Even while U.S. officials were amassing a dossier on Mughniyeh's recent activities, there was no official confirmation of them. Iranian officials insisted they knew nothing of his whereabouts, and Hizbullah never officially admitted its connection to him. But that charade ended with Mughniyeh's demise. Mitch Prothero, an American journalist based in Lebanon, reported Wednesday that at about 11 a.m., Hizbullah's television station interrupted its normal programming to announce the news of its fallen leader.

"With all pride, we declare a great jihadist leader of the Islamic resistance in Lebanon joining the martyrs," said a statement carried on Hizbullah's television network. "The brother commander hajj Imad Mughniyeh became a martyr at the hands of the Zionist Israelis." The announcement, Prothero noted, used precisely the same language as when the group announced the death of Sayyed Abbas Moussawi, then Hizbullah's supreme commander, in an Israeli airstrike in 1992.

The key question, of course, is what role, if any, U.S. or Israeli intelligence may have played in the explosion that killed Mughniyeh.

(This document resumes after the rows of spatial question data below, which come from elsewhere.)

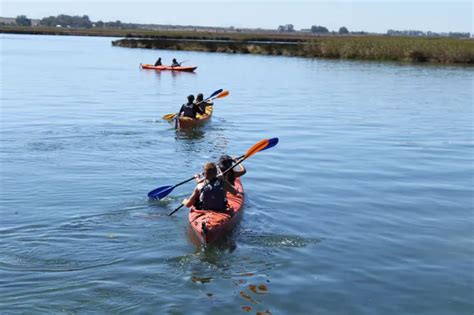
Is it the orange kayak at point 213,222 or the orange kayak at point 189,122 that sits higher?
the orange kayak at point 189,122

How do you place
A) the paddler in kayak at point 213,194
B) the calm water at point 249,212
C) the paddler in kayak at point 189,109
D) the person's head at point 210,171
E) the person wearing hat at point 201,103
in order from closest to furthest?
the calm water at point 249,212 → the person's head at point 210,171 → the paddler in kayak at point 213,194 → the paddler in kayak at point 189,109 → the person wearing hat at point 201,103

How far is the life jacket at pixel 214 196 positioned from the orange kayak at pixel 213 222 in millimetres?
117

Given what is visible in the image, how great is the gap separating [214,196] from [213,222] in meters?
0.69

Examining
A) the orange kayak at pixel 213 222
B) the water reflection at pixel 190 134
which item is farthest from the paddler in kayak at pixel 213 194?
the water reflection at pixel 190 134

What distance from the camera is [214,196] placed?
10789 mm

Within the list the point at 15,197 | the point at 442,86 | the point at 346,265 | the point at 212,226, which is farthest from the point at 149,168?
the point at 442,86

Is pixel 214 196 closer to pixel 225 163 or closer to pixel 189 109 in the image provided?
pixel 225 163

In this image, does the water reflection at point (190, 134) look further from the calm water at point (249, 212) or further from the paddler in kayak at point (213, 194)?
the paddler in kayak at point (213, 194)

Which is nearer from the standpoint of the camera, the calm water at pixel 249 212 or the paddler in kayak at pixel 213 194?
the calm water at pixel 249 212

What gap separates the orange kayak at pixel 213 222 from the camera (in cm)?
998

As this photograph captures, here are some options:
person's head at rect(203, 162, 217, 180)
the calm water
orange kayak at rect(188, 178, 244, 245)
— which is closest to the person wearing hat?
the calm water

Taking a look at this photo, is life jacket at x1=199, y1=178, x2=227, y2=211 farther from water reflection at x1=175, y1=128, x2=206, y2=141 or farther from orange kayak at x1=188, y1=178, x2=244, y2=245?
water reflection at x1=175, y1=128, x2=206, y2=141

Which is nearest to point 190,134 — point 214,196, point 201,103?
point 201,103

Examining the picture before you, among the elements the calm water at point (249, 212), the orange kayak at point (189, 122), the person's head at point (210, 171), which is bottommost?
the calm water at point (249, 212)
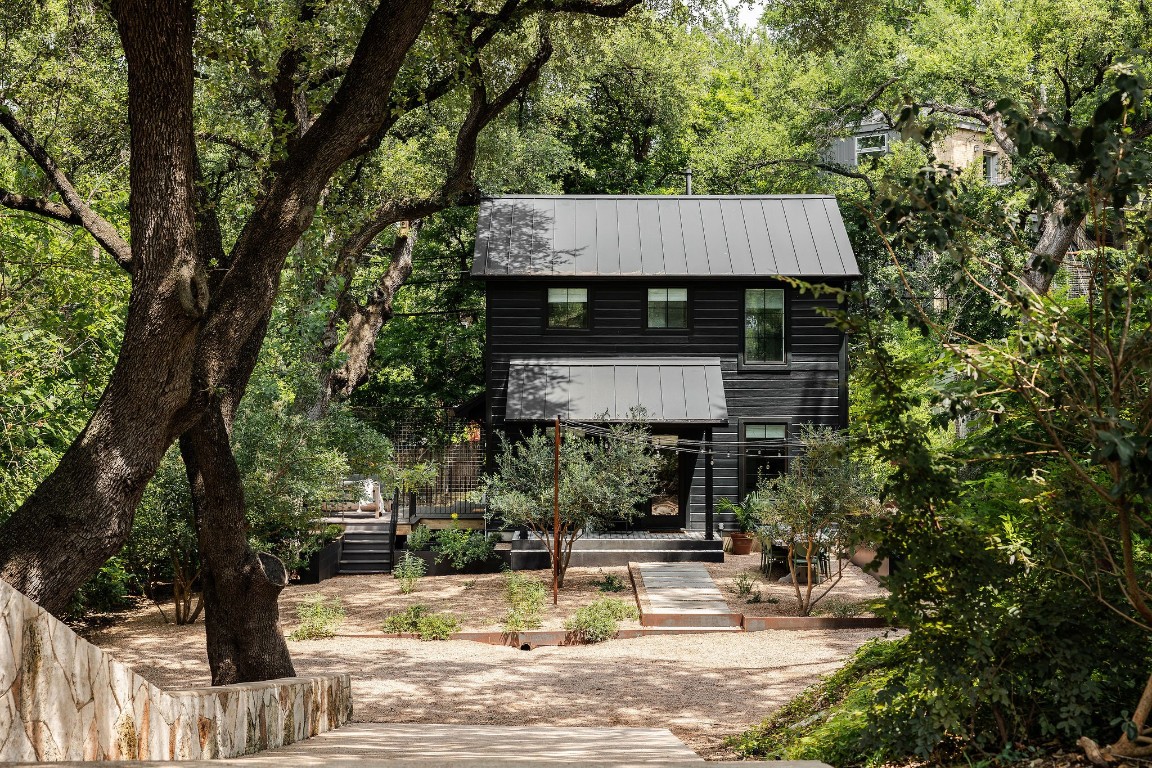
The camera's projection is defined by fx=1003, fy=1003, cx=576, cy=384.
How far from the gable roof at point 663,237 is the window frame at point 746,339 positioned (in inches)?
20.7

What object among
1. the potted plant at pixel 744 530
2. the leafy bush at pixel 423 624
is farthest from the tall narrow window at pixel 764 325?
the leafy bush at pixel 423 624

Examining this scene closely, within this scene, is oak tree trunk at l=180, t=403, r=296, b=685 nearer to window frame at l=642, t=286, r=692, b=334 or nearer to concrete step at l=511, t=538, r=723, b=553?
concrete step at l=511, t=538, r=723, b=553

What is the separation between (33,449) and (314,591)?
6.42 m

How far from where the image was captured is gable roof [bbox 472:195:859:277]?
20281 mm

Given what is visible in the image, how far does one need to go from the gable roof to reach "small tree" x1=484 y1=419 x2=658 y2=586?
187 inches

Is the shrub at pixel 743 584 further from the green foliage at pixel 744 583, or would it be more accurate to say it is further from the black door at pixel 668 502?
the black door at pixel 668 502

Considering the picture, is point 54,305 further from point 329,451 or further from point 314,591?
point 314,591

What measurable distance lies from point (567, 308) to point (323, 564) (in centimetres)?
700

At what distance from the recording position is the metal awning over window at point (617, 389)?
19.0m

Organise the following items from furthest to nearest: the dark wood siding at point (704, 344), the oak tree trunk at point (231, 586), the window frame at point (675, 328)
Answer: the window frame at point (675, 328), the dark wood siding at point (704, 344), the oak tree trunk at point (231, 586)

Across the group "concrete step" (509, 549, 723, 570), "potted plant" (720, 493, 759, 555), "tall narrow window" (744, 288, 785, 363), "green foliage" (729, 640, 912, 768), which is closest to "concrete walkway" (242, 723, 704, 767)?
"green foliage" (729, 640, 912, 768)

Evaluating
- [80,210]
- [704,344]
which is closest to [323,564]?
[704,344]

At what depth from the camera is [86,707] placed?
3.31 meters

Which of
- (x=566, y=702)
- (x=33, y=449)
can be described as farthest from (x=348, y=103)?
(x=33, y=449)
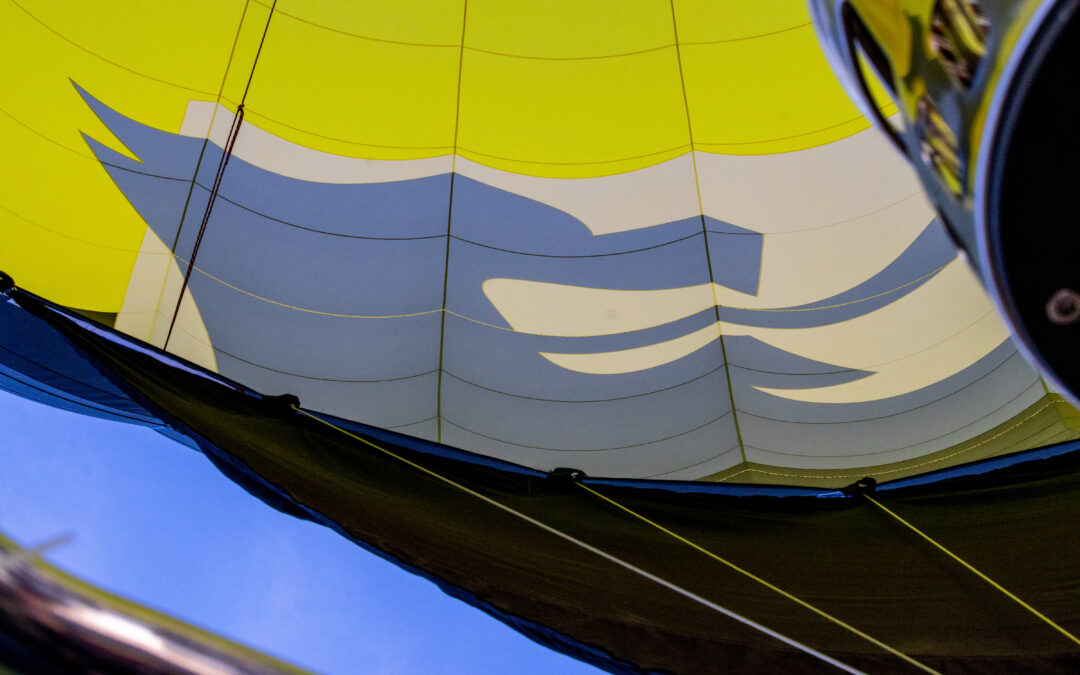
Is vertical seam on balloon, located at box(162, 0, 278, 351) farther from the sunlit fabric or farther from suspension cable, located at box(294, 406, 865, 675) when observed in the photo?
suspension cable, located at box(294, 406, 865, 675)

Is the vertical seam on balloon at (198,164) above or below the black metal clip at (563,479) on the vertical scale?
above

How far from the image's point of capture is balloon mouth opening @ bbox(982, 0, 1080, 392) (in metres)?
0.71

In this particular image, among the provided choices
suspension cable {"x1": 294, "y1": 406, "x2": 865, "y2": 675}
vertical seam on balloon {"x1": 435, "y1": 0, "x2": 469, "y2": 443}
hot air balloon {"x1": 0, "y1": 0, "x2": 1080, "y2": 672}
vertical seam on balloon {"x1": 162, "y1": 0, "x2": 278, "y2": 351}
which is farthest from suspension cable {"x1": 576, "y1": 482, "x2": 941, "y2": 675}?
vertical seam on balloon {"x1": 162, "y1": 0, "x2": 278, "y2": 351}

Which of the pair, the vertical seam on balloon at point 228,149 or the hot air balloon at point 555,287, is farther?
the vertical seam on balloon at point 228,149

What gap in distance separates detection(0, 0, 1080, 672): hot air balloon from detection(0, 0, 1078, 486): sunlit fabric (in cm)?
1

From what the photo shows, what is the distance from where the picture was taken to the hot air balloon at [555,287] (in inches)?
105

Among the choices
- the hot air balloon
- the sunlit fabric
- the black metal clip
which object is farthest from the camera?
the sunlit fabric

U.S. officials today refused to comment and the Israelis denied they were responsible. But the speculation is likely to go on for some time and could point to many suspects with possible motives. Prothero told NEWSWEEK that Mughniyeh's car, which was blown up in the explosion that killed him, had been parked in a lot in a Damascus suburb—next door to a building known to have been used by Syrian military intelligence.